The commitment is part of the commission's new Global Gateway strategy, which offers investment of up to €300bn in the 2021-27 period for long-term international recovery. The commission will work with partner countries to develop their renewable hydrogen production and promote competitive markets to enable non-EU hydrogen to be traded internationally "without export restrictions or price distortions".
The commission did not give a clear figure on how much is earmarked for hydrogen, but noted €2.4bn worth of grants for Sub-Saharan Africa and €1.08bn for North Africa to support "renewable energy, energy efficiency, the just transition and the greening of local value chains".
Addressing EU Hydrogen Week, commission President Ursula von der Leyen this week promoted investing in Africa's hydrogen sector.
"Africa has the greatest untapped potential for renewable energy production. Turning clean energy into clean hydrogen could be a solution to store that energy, both to sell it abroad and to power Africa's rising industry," she said. Von der Leyen reiterated the EU's target of bringing the cost of green hydrogen to below €1.80/kg by 2030.
"This goal is within reach," she said.
The commission has also published a list of more than 600 hydrogen projects planned to enter operation by 2025, which it has assessed for greenhouse gas (GHG) emissions reduction, minimum size and project maturity.

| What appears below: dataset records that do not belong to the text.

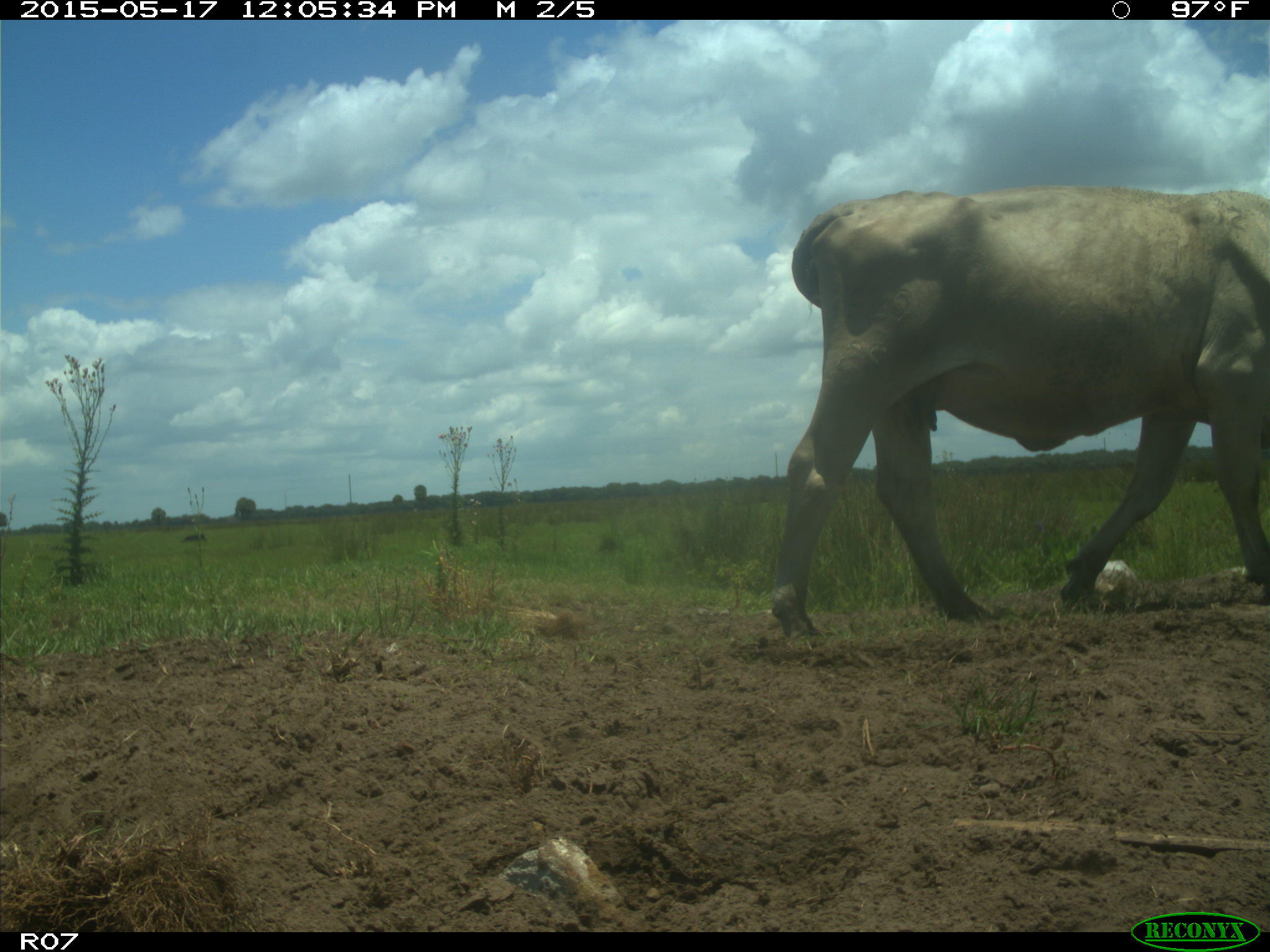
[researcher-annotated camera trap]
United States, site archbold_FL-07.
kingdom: Animalia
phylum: Chordata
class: Mammalia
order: Artiodactyla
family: Bovidae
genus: Bos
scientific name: Bos taurus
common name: domestic cow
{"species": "Bos taurus (domestic cow)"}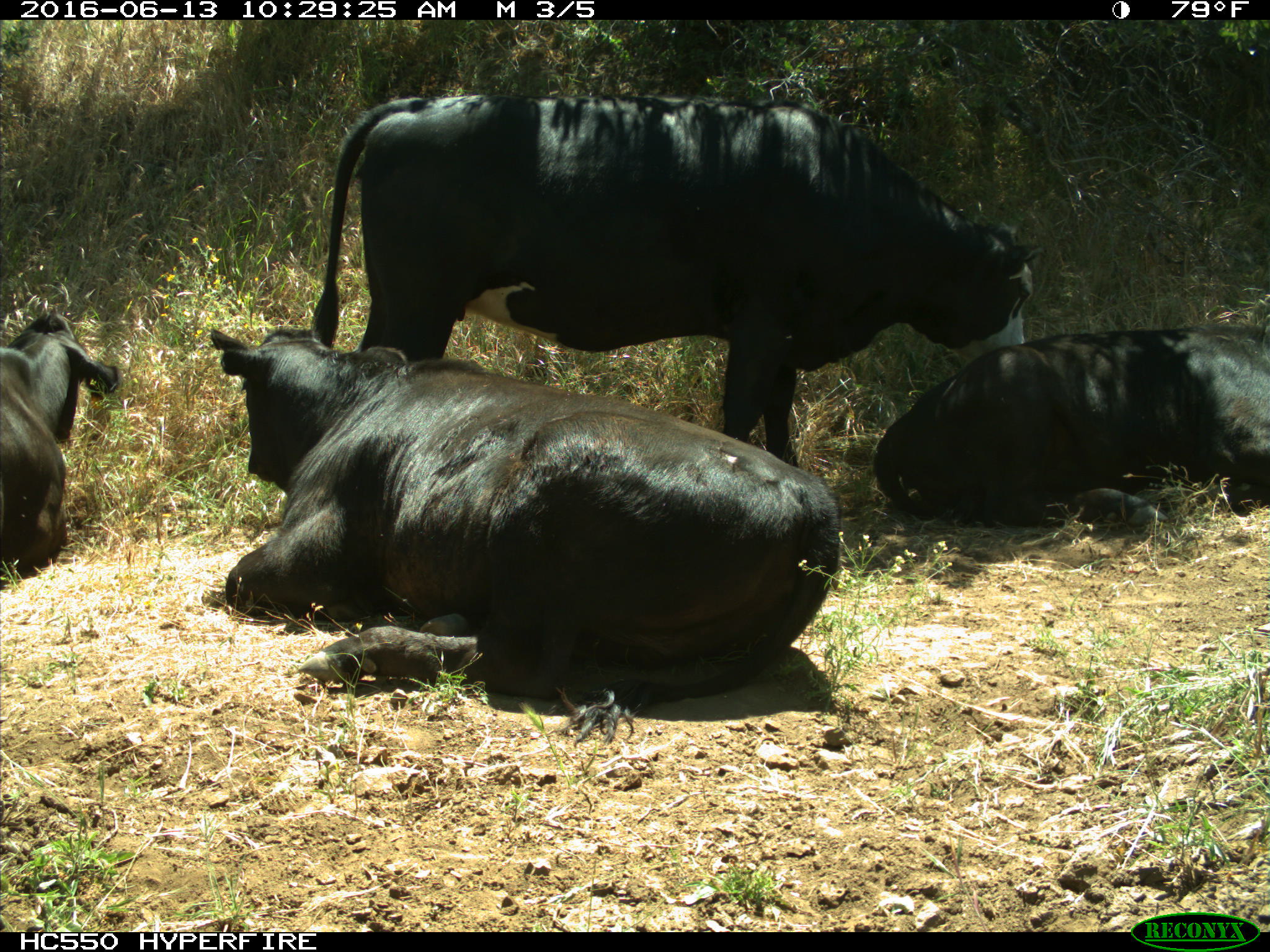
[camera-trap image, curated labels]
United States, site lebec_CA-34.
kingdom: Animalia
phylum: Chordata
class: Mammalia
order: Artiodactyla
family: Bovidae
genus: Bos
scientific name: Bos taurus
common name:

Later this month the the commission is likely to propose major reforms to its 2009 third energy package aimed at boosting uptake of hydrogen in the bloc, including establishing a European Network of Network Operators for Hydrogen. The 260-page proposals also define low-carbon hydrogen as non-renewable, with a GHG reduction threshold of 70pc.
The commission's support for hydrogen came under criticism today from non-governmental campaign group Transport & Environment (T&E), which suggests EU mandates for green hydrogen by 2030 could increase power demand by almost 16pc of projected overall electricity demand. Increasing hydrogen production is "reckless", T&E said, because renewables could be diverted from the grid and undercut GHG savings from electric vehicles by increasing consumption of expensive natural gas.
T&E wants the European Parliament and EU members to lower the commission's proposed 2030 target for renewable fuels of non-biological origin (RFNBOs) to 1.6pc of all transport demand from the proposed 2.6pc. It said there are still no proposals from the commission for technical legislation defining key terms in the 2018 renewables directive (RED II), notably setting a GHG methodology for RFNBOs and defining "additionality" or the extent to which hydrogen and other RFNBOs come from new additional renewable generation.